PROBLEM TO WORK ON: Can you reproduce every one of the rows below word for word?

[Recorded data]
§

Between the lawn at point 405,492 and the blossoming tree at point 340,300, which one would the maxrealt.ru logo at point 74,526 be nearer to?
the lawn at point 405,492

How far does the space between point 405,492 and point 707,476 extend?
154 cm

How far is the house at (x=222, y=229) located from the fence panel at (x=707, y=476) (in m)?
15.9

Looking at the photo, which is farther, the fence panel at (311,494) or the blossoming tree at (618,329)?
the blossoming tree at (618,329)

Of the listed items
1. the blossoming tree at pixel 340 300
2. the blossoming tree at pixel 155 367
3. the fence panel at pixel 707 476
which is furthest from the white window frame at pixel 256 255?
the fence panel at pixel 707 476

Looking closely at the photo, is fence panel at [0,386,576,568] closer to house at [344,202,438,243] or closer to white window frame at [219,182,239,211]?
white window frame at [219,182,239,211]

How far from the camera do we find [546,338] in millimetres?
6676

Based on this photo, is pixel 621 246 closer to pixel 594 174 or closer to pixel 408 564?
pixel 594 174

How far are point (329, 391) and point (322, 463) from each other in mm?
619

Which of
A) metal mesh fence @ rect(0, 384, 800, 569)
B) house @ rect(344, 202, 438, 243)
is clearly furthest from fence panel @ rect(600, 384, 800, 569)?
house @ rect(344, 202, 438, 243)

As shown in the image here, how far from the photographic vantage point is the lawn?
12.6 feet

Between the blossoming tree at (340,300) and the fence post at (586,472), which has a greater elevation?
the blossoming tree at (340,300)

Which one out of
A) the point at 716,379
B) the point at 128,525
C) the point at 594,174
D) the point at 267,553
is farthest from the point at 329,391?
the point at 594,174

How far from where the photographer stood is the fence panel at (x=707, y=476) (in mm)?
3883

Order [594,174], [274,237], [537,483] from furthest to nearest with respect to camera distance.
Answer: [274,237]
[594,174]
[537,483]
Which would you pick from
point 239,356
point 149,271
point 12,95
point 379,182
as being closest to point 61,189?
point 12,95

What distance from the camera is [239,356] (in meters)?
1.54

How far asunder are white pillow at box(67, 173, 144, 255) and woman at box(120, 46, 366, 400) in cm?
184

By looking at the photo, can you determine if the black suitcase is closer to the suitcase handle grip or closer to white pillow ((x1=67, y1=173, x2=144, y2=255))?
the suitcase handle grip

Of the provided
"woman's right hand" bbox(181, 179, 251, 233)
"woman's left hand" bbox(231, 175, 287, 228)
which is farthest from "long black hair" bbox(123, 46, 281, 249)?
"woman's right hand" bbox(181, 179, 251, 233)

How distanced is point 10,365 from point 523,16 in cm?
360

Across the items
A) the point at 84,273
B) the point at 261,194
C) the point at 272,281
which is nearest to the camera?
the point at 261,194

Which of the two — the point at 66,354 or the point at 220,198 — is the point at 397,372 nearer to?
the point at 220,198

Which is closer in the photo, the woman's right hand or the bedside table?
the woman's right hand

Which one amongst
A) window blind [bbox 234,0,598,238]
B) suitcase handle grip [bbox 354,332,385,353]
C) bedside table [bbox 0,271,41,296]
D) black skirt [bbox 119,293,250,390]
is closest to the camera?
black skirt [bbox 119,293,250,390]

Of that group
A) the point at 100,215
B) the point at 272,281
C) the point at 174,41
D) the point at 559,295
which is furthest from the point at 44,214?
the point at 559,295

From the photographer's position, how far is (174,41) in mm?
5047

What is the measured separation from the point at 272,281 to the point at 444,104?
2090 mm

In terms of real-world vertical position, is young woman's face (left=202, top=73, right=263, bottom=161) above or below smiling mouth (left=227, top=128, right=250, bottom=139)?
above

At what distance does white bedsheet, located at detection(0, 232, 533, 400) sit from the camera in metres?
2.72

§

RESPONSE:
Between the lawn at point 405,492 and the blossoming tree at point 340,300, which one would the maxrealt.ru logo at point 74,526 be nearer to?
the lawn at point 405,492

How far does the space between point 405,492 and point 707,476 extend?
154 cm

How far is the house at (x=222, y=229) located from the fence panel at (x=707, y=476) (in m)?
15.9

Looking at the photo, which is farther, the fence panel at (311,494) or the blossoming tree at (618,329)?
the blossoming tree at (618,329)

Of the listed items
1. the blossoming tree at pixel 340 300
2. the blossoming tree at pixel 155 367
3. the fence panel at pixel 707 476
which is furthest from the white window frame at pixel 256 255?
the fence panel at pixel 707 476

Looking closely at the photo, is fence panel at [0,386,576,568] closer to house at [344,202,438,243] or closer to white window frame at [219,182,239,211]?
white window frame at [219,182,239,211]

How far from the camera do we find [546,338] in millimetres?
6676

Based on this photo, is pixel 621 246 closer to pixel 594 174 or closer to pixel 408 564?
pixel 594 174

How far are point (329, 391) and point (322, 463) from each other in mm?
619

Which of
A) metal mesh fence @ rect(0, 384, 800, 569)
B) house @ rect(344, 202, 438, 243)
is clearly furthest from fence panel @ rect(600, 384, 800, 569)?
house @ rect(344, 202, 438, 243)

As shown in the image here, how far from the photographic vantage point is the lawn?
12.6 feet

Between the blossoming tree at (340,300) and the fence post at (586,472), which has a greater elevation?
the blossoming tree at (340,300)

Which one out of
A) the point at 716,379
B) the point at 128,525
C) the point at 594,174
D) the point at 267,553
is farthest from the point at 329,391?
the point at 594,174

How far from where the photographer stood is the fence panel at (x=707, y=476) (in mm)?
3883

Order [594,174], [274,237], [537,483] from furthest to nearest with respect to camera distance.
Answer: [274,237]
[594,174]
[537,483]
Which would you pick from
point 239,356
point 149,271
point 12,95
point 379,182
as being closest to point 61,189?
point 12,95

What distance from the camera is [239,356] (in meters)?
1.54

How far asunder are white pillow at box(67, 173, 144, 255) and woman at box(120, 46, 366, 400) in cm?
184

By looking at the photo, can you determine if the black suitcase is closer to the suitcase handle grip or closer to white pillow ((x1=67, y1=173, x2=144, y2=255))?
the suitcase handle grip

Of the provided
"woman's right hand" bbox(181, 179, 251, 233)
"woman's left hand" bbox(231, 175, 287, 228)
which is farthest from "long black hair" bbox(123, 46, 281, 249)?
"woman's right hand" bbox(181, 179, 251, 233)

How distanced is point 10,365 from point 523,16 in cm?
360

Across the items
A) the point at 84,273
B) the point at 261,194
C) the point at 272,281
which is nearest to the camera?
the point at 261,194

Which of the two — the point at 66,354 or the point at 220,198 — is the point at 397,372 nearer to?
the point at 220,198

Which is closer in the photo, the woman's right hand or the bedside table?
the woman's right hand

Which one amongst
A) window blind [bbox 234,0,598,238]
B) suitcase handle grip [bbox 354,332,385,353]
C) bedside table [bbox 0,271,41,296]
D) black skirt [bbox 119,293,250,390]
is closest to the camera?
black skirt [bbox 119,293,250,390]

Of that group
A) the point at 100,215
B) the point at 272,281
C) the point at 174,41
D) the point at 559,295
which is furthest from the point at 44,214?
the point at 559,295

From the photographer's position, how far is (174,41) in mm?
5047

What is the measured separation from the point at 272,281 to the point at 444,104?
2090 mm

In terms of real-world vertical position, is young woman's face (left=202, top=73, right=263, bottom=161) above or below smiling mouth (left=227, top=128, right=250, bottom=139)?
above

At what distance does white bedsheet, located at detection(0, 232, 533, 400) sit from the camera in metres?
2.72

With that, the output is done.